段子矜皱了下眉,总觉得心里许多问题纠缠在一起,像一圈圈线团绕在她心上。
其中有那么一根线勒得格外紧,让她的心脏几乎被绞碎。
过了片刻,她还是选了个不轻不重的问题,缓缓开口道:“江夫人,我其实不太懂您这样做的目的。虽然我很不能接受您的说法,但我必须承认您说的是真的,如果江家想要走这个孩子,凭我一己之力……我根本留不住它。”
她笑得有些自嘲,还有些冷冰冰的讽刺,“既然江家有强取豪夺的本事,为什么还非要让我嫁给他?这不是多此一举么?”
米蓝听了她的话不禁有些愕然,没想到子衿对江夫人说话会这么不客气。
不过想了想,便也释然了——身为一个母亲,听到别人说出要夺走自己的孩子这种话,当然会竖起浑身的刺。
“的确像你说的那样,江家可以把孩子接过来,再给阿临安排一桩合适的婚事。毕竟从这一辈的孩子们出生在江家和Leopold家那天起,就注定了他们要永远接受家族利益重于一切的铁律。所以即便是阿临带了个私生子迎娶Nancy过门,为了不和江家撕破脸,Leopold家也不会说什么。而Nancy,更会作为一个好母亲,好好抚养你的孩子。”
江夫人看到面前的女人一贯冷淡平静的表情在她说完最后一句话时刹那间变了。
不知她想到了什么,那双原本明亮清澈的褐瞳陡然间颜色沉暗了下去,黑漆漆的,有些骇人。
但江夫人还是继续说了下去:“你说得对,江家根本没有必要让你嫁进来,因为他们要的只是你肚子里这个孩子。事实上,老爷子他们也确实是这个意思——联姻照旧,孩子等你生下来,他们接走。”
段子矜凝然如结了冰般的眉心终于动了动,远远看去仿佛拢着一层阴沉沉的雾霭。
可她却很敏锐地从江夫人的话里挑出了一些不对劲的地方,“他们?”
江夫人放下咖啡杯,微微一笑,肯定的语气,“他们。”
看到对面的女人颦起的细眉,她淡淡说道:“他们有他们的立场,但是我,作为逢时的第二任妻子、阿临的继母,我不能接受Nancy作为我的儿媳妇。”
段子矜的心狠狠震颤了一下,表面上却滴水不漏地缓缓眯起了眼眸。
她这话里透露出来的信息太多,她一时间无法全部疏通。
良久,段子矜道:“我可以问一句为什么吗?”
“可以。”江夫人比她想象中坦然很多,素净的脸上笑容温婉大方,“因为我答应了阿临的母亲,这是她生前的遗愿,Nancy,不能嫁给她儿子。”

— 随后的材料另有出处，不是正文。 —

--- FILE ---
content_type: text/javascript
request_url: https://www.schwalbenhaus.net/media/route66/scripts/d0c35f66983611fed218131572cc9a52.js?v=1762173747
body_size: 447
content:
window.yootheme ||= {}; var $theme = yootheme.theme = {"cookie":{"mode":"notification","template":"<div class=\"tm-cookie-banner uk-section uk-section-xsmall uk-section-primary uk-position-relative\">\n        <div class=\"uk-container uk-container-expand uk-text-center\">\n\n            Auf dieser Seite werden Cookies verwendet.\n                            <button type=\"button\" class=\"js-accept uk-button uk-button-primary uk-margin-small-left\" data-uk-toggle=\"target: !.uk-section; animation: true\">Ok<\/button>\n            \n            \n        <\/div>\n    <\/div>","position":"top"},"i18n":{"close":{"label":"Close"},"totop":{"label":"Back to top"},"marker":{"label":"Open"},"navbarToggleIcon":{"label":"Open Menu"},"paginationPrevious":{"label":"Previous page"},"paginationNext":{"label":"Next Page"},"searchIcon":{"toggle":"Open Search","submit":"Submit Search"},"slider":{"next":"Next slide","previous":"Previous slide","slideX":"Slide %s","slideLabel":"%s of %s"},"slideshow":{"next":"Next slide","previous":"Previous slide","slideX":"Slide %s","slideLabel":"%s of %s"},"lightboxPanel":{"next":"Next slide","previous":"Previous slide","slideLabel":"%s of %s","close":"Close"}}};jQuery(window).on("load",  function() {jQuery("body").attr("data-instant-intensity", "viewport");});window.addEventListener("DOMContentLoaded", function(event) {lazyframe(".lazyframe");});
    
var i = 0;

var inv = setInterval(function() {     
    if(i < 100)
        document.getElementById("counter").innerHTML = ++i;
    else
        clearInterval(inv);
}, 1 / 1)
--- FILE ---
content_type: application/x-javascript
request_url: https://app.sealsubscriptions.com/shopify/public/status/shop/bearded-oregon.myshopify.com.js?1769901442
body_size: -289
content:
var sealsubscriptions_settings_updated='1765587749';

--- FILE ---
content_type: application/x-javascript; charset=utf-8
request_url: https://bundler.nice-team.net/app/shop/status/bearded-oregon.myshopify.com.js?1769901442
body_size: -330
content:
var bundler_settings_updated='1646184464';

段子矜原本就摇摇晃晃的心还没稳住就又经受了二次震颤。
这件事竟然和江临的母亲还有关系?可是……江夫人怎么会认识江临的母亲?
江夫人用保养得很好的手指轻轻摩挲着咖啡杯,温声一语便道破了她心里的问题,“我是陈家人。”
陈家,段子矜的瞳孔骤然紧缩——祁门陈家!
江临母亲的娘家!
她看了眼一旁存在感弱得好似不存在的米蓝,温柔笑道:“这位小姐,我知道这个要求很唐突……不过,能不能请你暂时回避一下?”
米蓝不放心地看了看一旁仿佛僵成一尊雕像的女人,“子衿?”
被她这样一唤,段子矜才找回了思绪,很快地掩饰起脸上的震惊,低声道:“你放心,我一个人在这里也可以。你先出去逛逛,一会儿我打电话给你。”
得到了她的首肯,米蓝才拎着包站起身,江夫人很是和蔼地朝她点了点头,举手投足、一颦一笑都是无法用语言描绘的端庄和大气。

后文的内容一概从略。